TASKS FOR THIS EXERCISE |
A. Decide whether each statement agrees with the article on the self-made man. Answer yes or no for each, quoting the exact words from the article that settle it.

(i) Frederick Douglass's lectures on the self-made man began in 1879.
(ii) The Oxford English Dictionary traces the first documented written use of "self-made man" to a poem from 1650.
(iii) William Hazlitt called Lord Chatham a self-made man in a magazine piece from 1824.
B. According to the article on the self-made man, who called himself a self-made man while running for office in Virginia in 1824?
C. Carry on the article on the self-made man from its last sentence, in the same textbook voice.

= Self-made man =

Person responsible for their own success

A self-made man is a person whose success is of their own making.

Benjamin Franklin, one of the Founding Fathers of the United States, has been described as the greatest exemplar of the self-made man. Inspired by Franklin's autobiography, Frederick Douglass developed the concept of the self-made man in a series of lectures that spanned decades starting in 1879.

Originally, the term referred to an individual who arises from a poor or otherwise disadvantaged background to eminence in financial, political or other areas by nurturing qualities, such as perseverance and diligence, as opposed to achieving these goals through inherited fortune, family connections, or other privileges. By the mid-1950s, success in the United States generally implied "business success".

==Origins==

According to the Oxford English Dictionary, the first documented written usage of "self-made man" was in English physician and philosopher John Bulwer's 1650 poem about body modification, Anthropetamorophosis, or, The Artificial Changeling.

The phrase "self-made man" in its modern sense can be found in both American and British periodicals in the 1820s. General Samuel Blackburn running for office in Virginia in 1824 used it to describe himself. The English writer William Hazlitt described Lord Chatham in The New Monthly Magazine in 1826 as "a self-made man, bred in a camp, not in a court." An 1831 obituarist in The Liberator describing Rev. Thomas Paul wrote, "As a self-made man, (and, in the present age, every colored man, if made at all, must be self-made,) he was indeed a prodigy."

GIVEN DATA |
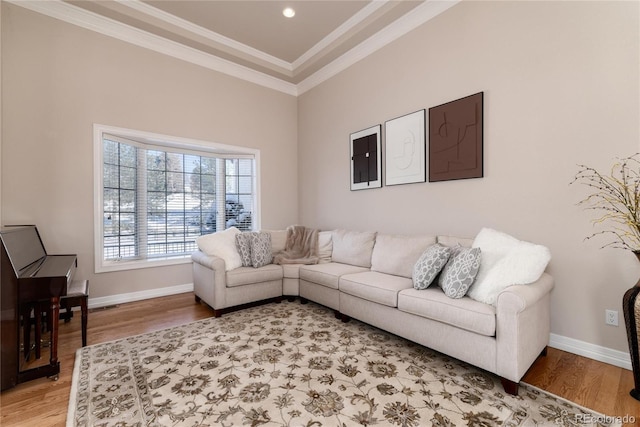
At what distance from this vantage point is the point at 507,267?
6.72 ft

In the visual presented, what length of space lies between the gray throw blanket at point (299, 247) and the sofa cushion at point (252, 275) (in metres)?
0.19

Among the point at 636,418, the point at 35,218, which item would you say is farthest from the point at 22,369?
the point at 636,418

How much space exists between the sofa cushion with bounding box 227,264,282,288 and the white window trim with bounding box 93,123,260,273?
137 cm

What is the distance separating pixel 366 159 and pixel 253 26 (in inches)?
89.5

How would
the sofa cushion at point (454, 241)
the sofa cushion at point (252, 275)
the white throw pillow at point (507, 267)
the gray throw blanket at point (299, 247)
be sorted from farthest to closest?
the gray throw blanket at point (299, 247)
the sofa cushion at point (252, 275)
the sofa cushion at point (454, 241)
the white throw pillow at point (507, 267)

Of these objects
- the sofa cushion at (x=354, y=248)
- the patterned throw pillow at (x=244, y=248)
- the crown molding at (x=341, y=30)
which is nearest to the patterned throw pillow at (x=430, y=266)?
the sofa cushion at (x=354, y=248)

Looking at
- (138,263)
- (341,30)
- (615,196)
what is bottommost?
(138,263)

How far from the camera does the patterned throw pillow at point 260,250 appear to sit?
11.6 feet

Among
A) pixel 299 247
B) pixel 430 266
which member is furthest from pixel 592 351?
pixel 299 247

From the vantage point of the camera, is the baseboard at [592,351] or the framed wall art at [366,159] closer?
the baseboard at [592,351]

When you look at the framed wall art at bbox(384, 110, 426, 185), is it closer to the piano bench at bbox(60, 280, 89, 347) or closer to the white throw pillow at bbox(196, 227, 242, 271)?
the white throw pillow at bbox(196, 227, 242, 271)

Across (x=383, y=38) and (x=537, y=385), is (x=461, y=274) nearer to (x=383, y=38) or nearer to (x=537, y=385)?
(x=537, y=385)

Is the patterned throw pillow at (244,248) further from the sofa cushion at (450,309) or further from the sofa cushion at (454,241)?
the sofa cushion at (454,241)

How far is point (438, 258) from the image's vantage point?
7.81 feet
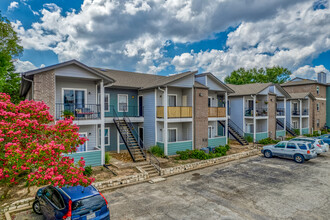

TASK RESPONSES |
A.
(i) Yes: "a series of lectures that spanned decades starting in 1879."
(ii) Yes: "the first documented written usage of "self-made man" was in English physician and philosopher John Bulwer's 1650 poem about body modification."
(iii) No: "The English writer William Hazlitt described Lord Chatham in The New Monthly Magazine in 1826."

B. General Samuel Blackburn.

C.
An oft-repeated but no longer credible claim is that the term "self-made man" was "coined" on February 2, 1832, by Henry Clay in the United States Senate. (Historian Irvin G. Wyllie used Clay's Senate speech on that date as his first example of its use in his 1954 book, The Self-Made Man in America: The Myth of Rags to Riches, stating that it "was first applied" on that occasion).

==Self-made man metrics==
In 2014, Forbes introduced a new metric to the individuals who earned a place on the Forbes 400 wealthiest list. This metric indicates how much a person on the list was responsible for creating his or her wealth. The highest ranking of ten was earned by bootstrappers like Oprah Winfrey and George Soros, who grew up poor and had to "overcome significant obstacles" to earn the status of self-made billionaires. The lowest score of one was assigned to billionaires who had inherited their fortune then did not work to increase it.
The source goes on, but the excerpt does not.